=== Record excerpts ===
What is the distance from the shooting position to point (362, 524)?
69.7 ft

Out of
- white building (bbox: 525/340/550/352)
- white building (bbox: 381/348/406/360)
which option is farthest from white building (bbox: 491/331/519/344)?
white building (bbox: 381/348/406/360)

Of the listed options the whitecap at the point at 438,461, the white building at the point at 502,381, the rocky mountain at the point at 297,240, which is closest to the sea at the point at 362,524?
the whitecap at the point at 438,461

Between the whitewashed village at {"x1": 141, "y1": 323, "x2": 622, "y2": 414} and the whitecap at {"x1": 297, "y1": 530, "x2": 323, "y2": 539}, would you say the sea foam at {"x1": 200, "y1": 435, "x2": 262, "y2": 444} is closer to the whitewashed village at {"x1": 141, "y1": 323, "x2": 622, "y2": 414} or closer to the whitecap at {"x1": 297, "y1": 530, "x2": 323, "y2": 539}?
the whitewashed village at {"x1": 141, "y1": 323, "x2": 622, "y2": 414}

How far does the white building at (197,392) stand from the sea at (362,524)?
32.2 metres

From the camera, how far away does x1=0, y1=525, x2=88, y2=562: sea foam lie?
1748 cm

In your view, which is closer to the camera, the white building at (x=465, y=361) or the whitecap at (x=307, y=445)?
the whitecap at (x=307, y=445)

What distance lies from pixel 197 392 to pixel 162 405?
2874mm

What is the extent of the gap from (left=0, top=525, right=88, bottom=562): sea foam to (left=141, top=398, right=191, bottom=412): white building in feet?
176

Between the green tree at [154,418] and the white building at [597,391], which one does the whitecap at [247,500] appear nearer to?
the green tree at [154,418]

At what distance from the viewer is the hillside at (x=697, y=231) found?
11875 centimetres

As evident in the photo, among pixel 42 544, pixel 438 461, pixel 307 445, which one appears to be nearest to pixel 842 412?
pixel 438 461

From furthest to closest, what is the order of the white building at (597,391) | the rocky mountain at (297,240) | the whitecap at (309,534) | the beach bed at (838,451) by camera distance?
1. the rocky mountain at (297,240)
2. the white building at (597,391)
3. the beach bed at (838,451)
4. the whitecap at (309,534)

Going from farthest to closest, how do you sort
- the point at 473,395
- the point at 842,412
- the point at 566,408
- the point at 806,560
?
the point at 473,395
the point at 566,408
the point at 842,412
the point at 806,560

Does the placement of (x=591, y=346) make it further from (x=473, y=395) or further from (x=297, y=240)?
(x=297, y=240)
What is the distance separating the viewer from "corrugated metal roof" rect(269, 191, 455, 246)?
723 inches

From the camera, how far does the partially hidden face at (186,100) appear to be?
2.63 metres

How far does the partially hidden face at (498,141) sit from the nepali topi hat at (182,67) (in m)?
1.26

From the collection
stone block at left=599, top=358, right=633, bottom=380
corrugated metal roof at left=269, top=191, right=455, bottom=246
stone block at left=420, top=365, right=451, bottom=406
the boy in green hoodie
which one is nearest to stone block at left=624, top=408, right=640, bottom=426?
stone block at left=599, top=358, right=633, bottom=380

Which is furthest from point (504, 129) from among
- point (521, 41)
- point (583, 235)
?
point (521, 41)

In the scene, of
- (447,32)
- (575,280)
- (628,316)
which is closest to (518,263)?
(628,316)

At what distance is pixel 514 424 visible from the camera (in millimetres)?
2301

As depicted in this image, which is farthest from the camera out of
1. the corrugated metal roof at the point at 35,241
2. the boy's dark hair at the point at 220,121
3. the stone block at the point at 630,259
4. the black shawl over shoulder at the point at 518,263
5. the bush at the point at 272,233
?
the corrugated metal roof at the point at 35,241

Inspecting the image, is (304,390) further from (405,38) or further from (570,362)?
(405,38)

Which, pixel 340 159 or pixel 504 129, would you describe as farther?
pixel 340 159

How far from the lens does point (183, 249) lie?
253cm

=== Stated problem ===
Format the data above, from its first line up to and including the line containing "32.2 metres", as a JSON array of strings with one string per line and blank lines omitted.

=== Solution for this task ===
[
  "What is the distance from the shooting position to point (362, 524)?",
  "69.7 ft",
  "Out of",
  "- white building (bbox: 525/340/550/352)",
  "- white building (bbox: 381/348/406/360)",
  "which option is farthest from white building (bbox: 491/331/519/344)?",
  "white building (bbox: 381/348/406/360)",
  "Of the listed options the whitecap at the point at 438,461, the white building at the point at 502,381, the rocky mountain at the point at 297,240, which is closest to the sea at the point at 362,524?",
  "the whitecap at the point at 438,461",
  "Between the whitewashed village at {\"x1\": 141, \"y1\": 323, \"x2\": 622, \"y2\": 414} and the whitecap at {\"x1\": 297, \"y1\": 530, \"x2\": 323, \"y2\": 539}, would you say the sea foam at {\"x1\": 200, \"y1\": 435, \"x2\": 262, \"y2\": 444} is closer to the whitewashed village at {\"x1\": 141, \"y1\": 323, \"x2\": 622, \"y2\": 414} or closer to the whitecap at {\"x1\": 297, \"y1\": 530, \"x2\": 323, \"y2\": 539}?",
  "the whitewashed village at {\"x1\": 141, \"y1\": 323, \"x2\": 622, \"y2\": 414}",
  "How far does the white building at (197,392) stand from the sea at (362,524)?",
  "32.2 metres"
]